Mortality – that’s a tricky one. I find it difficult enough to think about a lovely summer’s day in the depths of winter, or vice versa, without trying to envisage something of which I can have no experience, at first or second hand. The only tool I have for tackling my own mortality is my imagination, which is not helpful, as it inevitably dwells on the awful ways I could die rather than the fact of dying. Like many people, I like the idea of quitting the party while it’s still going on, quickly and without warning. But that is so not good for the people left behind.

Sudden death is a physical as well as an emotional shock. And it’s messy. Even the most prepared people won’t have thought of everything and may not have updated their will or their funeral wishes very recently.
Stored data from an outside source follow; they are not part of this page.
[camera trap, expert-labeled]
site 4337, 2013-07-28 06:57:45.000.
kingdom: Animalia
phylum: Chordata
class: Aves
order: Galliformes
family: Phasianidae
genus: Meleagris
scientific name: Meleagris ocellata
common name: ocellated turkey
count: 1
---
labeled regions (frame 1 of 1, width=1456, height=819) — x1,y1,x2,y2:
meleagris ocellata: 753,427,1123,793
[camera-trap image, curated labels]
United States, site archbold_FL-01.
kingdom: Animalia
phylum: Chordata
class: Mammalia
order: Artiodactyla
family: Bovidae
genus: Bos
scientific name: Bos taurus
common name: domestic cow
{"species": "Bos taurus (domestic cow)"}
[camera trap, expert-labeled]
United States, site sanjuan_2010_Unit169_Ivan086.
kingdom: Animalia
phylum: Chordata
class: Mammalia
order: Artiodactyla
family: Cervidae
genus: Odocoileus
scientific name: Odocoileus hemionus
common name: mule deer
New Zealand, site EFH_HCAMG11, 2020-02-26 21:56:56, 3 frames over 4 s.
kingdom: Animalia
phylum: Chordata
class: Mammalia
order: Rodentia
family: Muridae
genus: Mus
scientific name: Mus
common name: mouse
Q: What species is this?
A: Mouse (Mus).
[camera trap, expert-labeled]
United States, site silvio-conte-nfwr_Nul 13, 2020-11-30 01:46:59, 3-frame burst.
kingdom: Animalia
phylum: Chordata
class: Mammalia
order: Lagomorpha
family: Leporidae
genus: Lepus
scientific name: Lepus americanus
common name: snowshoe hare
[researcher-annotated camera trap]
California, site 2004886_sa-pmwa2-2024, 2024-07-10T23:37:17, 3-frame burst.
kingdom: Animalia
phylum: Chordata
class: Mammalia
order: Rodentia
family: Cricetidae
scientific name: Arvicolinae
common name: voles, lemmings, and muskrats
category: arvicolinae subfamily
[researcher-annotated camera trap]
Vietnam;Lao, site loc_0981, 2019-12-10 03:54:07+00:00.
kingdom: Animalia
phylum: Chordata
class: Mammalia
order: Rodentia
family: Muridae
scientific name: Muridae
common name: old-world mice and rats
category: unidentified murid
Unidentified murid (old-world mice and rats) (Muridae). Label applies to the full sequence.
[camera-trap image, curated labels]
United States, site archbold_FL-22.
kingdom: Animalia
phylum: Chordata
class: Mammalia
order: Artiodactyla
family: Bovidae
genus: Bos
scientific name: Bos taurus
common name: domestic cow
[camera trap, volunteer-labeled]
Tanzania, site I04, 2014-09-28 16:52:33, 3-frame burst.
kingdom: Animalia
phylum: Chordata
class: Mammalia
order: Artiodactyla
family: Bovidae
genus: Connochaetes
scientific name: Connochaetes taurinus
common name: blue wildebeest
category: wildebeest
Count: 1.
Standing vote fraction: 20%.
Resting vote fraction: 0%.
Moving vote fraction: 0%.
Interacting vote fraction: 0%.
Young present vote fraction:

That can be difficult enough to cope with, but the worst thing is not being able to say goodbye.

A ‘good death’ allows for that. Beyond making sure the important people have your computer and email passwords, there may be the doing of the as yet undone, the mending of relationships, the reallocating of priorities, the saying of things not yet said. It may be preparing loved ones for a life without you, or it may simply be creating or stashing away a store of good memories that will provide sustenance in the dark days to come.

I hope I will be lucky and brave enough to have a good death.

Phil on Death

When did you first meet?

I first met Death when I was ten years old living in a boarding school. My grandmother and uncle died around the same time. I wasn’t allowed to go to the funerals. I became very depressed and it led me into an uncomfortable preoccupation with Death, which lasted for years.

When did you become friends?

I studied evolutionary theory at university and it is really through this that I recognised Life and Death as two great forces that drove creativity and change. They were both essential, and both responsible, for love, diversity and beauty.

What do you like most about Death?

As an artist I can’t help but be in awe of the power of death, the mystery and even the glamour. It can also be a motivation for exceptional behaviours, for creating and expressing life. Exquisite really…

What do you least like about Death?

I am still scared of Death. Of course I am. I can’t quite bring myself to accept Death. I hope that my ideas and actions live on, at least for a little while, in the memories of others.

Then finally, as my body balances on the cusp of nothingness, I will look back and know that I loved and cherished life. I think that will be my comfort.